━━ Dataset entries ━━
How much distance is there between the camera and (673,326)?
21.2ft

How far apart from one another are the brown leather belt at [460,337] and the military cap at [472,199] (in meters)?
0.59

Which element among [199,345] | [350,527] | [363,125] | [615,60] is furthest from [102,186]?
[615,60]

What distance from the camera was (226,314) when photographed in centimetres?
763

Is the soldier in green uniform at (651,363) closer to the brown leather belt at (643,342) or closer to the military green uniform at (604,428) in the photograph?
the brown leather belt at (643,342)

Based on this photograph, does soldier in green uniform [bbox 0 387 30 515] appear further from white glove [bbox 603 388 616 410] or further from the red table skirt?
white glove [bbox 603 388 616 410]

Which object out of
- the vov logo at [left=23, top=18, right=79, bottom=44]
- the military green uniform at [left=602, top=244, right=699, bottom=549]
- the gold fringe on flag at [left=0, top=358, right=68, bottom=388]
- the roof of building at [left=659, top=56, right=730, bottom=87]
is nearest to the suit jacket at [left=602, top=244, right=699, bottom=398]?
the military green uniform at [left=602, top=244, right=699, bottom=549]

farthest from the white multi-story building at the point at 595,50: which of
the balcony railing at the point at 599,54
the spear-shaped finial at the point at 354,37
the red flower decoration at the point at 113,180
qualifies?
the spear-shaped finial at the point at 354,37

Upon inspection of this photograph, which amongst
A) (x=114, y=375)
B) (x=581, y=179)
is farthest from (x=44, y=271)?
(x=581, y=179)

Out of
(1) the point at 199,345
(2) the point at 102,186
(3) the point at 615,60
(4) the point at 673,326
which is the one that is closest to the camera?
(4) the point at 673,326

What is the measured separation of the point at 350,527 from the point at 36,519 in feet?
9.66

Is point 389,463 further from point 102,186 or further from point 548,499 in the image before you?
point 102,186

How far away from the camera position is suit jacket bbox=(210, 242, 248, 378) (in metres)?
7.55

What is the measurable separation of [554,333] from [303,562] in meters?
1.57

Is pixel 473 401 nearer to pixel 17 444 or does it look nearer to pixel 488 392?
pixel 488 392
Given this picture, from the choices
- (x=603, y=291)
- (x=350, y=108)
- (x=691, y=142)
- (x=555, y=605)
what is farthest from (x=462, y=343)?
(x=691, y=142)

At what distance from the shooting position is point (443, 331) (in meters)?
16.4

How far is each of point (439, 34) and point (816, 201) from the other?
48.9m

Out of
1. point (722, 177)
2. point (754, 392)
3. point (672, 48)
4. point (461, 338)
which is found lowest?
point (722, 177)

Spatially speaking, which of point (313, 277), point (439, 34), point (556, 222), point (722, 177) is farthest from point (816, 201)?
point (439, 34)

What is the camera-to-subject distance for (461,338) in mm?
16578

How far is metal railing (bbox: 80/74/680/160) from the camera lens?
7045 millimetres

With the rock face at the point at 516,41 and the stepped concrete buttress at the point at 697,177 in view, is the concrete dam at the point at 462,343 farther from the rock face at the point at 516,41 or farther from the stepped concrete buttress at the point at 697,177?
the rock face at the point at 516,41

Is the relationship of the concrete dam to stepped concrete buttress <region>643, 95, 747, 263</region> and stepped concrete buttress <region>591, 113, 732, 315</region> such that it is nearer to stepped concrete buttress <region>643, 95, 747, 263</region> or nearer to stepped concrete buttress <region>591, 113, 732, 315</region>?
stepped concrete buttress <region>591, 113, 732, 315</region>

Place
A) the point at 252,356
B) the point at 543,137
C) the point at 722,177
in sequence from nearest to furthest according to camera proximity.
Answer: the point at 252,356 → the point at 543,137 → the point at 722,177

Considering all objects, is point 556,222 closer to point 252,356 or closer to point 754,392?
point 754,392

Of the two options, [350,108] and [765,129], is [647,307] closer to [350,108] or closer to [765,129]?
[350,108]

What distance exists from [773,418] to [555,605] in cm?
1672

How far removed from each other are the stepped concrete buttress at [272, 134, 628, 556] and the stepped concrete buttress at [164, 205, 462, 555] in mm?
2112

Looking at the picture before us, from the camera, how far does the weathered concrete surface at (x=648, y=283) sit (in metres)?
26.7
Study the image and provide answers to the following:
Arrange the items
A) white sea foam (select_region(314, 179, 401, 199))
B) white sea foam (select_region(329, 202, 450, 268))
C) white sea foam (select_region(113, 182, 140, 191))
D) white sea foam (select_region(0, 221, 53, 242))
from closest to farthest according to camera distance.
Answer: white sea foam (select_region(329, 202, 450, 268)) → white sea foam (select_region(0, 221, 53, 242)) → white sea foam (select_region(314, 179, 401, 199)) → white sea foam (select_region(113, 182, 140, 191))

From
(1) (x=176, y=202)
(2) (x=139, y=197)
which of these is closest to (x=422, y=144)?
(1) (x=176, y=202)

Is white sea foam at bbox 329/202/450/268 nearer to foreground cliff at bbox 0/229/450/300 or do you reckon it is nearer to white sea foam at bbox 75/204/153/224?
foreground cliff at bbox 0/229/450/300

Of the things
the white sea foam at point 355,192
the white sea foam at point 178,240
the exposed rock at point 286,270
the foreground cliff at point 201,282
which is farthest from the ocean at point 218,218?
━━━
# Written instruction
In this exercise, repeat all entries exactly.

# Expected output
How much distance is there between the camera and (673,326)?
21.2ft

How far apart from one another are the brown leather belt at [460,337] and the military cap at [472,199] (in meters)?
0.59

Which element among [199,345] | [350,527] | [363,125] | [615,60] is furthest from [102,186]?
[615,60]

What distance from the camera was (226,314) when photographed in centimetres?
763

Is the soldier in green uniform at (651,363) closer to the brown leather belt at (643,342) or closer to the military green uniform at (604,428) in the photograph?
the brown leather belt at (643,342)

Based on this photograph, does soldier in green uniform [bbox 0 387 30 515] appear further from white glove [bbox 603 388 616 410] or further from the red table skirt?
white glove [bbox 603 388 616 410]

Which object out of
- the vov logo at [left=23, top=18, right=79, bottom=44]
- the military green uniform at [left=602, top=244, right=699, bottom=549]
- the gold fringe on flag at [left=0, top=358, right=68, bottom=388]
- the roof of building at [left=659, top=56, right=730, bottom=87]
is nearest to the suit jacket at [left=602, top=244, right=699, bottom=398]?
the military green uniform at [left=602, top=244, right=699, bottom=549]

farthest from the white multi-story building at the point at 595,50: which of
the balcony railing at the point at 599,54
the spear-shaped finial at the point at 354,37
the red flower decoration at the point at 113,180
qualifies?
the spear-shaped finial at the point at 354,37

Upon inspection of this photograph, which amongst
A) (x=114, y=375)
B) (x=581, y=179)
is farthest from (x=44, y=271)?
(x=581, y=179)

Out of
(1) the point at 199,345
(2) the point at 102,186
(3) the point at 615,60
(4) the point at 673,326
which is the one that is closest to the camera?
(4) the point at 673,326

What is the measured separation of the point at 350,527 from the point at 36,519 in feet?
9.66

Is point 389,463 further from point 102,186 or further from point 548,499 in the image before you?
point 102,186

How far away from the camera position is suit jacket bbox=(210, 242, 248, 378) (in metres)?
7.55

What is the measurable separation of [554,333] from [303,562] in meters?
1.57

Is pixel 473 401 nearer to pixel 17 444 or does it look nearer to pixel 488 392?
pixel 488 392
Given this picture, from the choices
- (x=603, y=291)
- (x=350, y=108)
- (x=691, y=142)
- (x=555, y=605)
what is farthest from (x=462, y=343)?
(x=691, y=142)

At what distance from the shooting position is point (443, 331) (in meters)?
16.4

How far is each of point (439, 34) and point (816, 201) from the other?
48.9m

Out of
1. point (722, 177)
2. point (754, 392)
3. point (672, 48)
4. point (461, 338)
which is found lowest?
point (722, 177)

Spatially speaking, which of point (313, 277), point (439, 34), point (556, 222), point (722, 177) is farthest from point (816, 201)?
point (439, 34)

What is the camera-to-subject distance for (461,338) in mm?
16578

How far is metal railing (bbox: 80/74/680/160) from the camera lens?
7045 millimetres

With the rock face at the point at 516,41 and the stepped concrete buttress at the point at 697,177 in view, is the concrete dam at the point at 462,343 farther from the rock face at the point at 516,41 or farther from the stepped concrete buttress at the point at 697,177?
the rock face at the point at 516,41

Is the relationship of the concrete dam to stepped concrete buttress <region>643, 95, 747, 263</region> and stepped concrete buttress <region>591, 113, 732, 315</region> such that it is nearer to stepped concrete buttress <region>643, 95, 747, 263</region> or nearer to stepped concrete buttress <region>591, 113, 732, 315</region>?
stepped concrete buttress <region>591, 113, 732, 315</region>

Place
A) the point at 252,356
B) the point at 543,137
C) the point at 722,177
in sequence from nearest to furthest according to camera proximity.
Answer: the point at 252,356 → the point at 543,137 → the point at 722,177

Considering all objects, is point 556,222 closer to point 252,356 or closer to point 754,392?
point 754,392

Of the two options, [350,108] and [765,129], is [647,307] closer to [350,108] or closer to [765,129]?
[350,108]

What distance exists from [773,418] to [555,605] in cm?
1672

How far removed from each other are the stepped concrete buttress at [272, 134, 628, 556] and the stepped concrete buttress at [164, 205, 462, 555] in mm?
2112

Looking at the picture before us, from the camera, how far does the weathered concrete surface at (x=648, y=283) sit (in metres)?
26.7
Study the image and provide answers to the following:
Arrange the items
A) white sea foam (select_region(314, 179, 401, 199))
B) white sea foam (select_region(329, 202, 450, 268))
C) white sea foam (select_region(113, 182, 140, 191))
D) white sea foam (select_region(0, 221, 53, 242))
from closest to farthest according to camera distance.
Answer: white sea foam (select_region(329, 202, 450, 268)) → white sea foam (select_region(0, 221, 53, 242)) → white sea foam (select_region(314, 179, 401, 199)) → white sea foam (select_region(113, 182, 140, 191))

From
(1) (x=176, y=202)
(2) (x=139, y=197)
which of these is closest to (x=422, y=144)?
(1) (x=176, y=202)

Is white sea foam at bbox 329/202/450/268 nearer to foreground cliff at bbox 0/229/450/300 or do you reckon it is nearer to white sea foam at bbox 75/204/153/224?
foreground cliff at bbox 0/229/450/300

Of the things
the white sea foam at point 355,192
the white sea foam at point 178,240
the exposed rock at point 286,270
the foreground cliff at point 201,282
which is farthest from the ocean at point 218,218?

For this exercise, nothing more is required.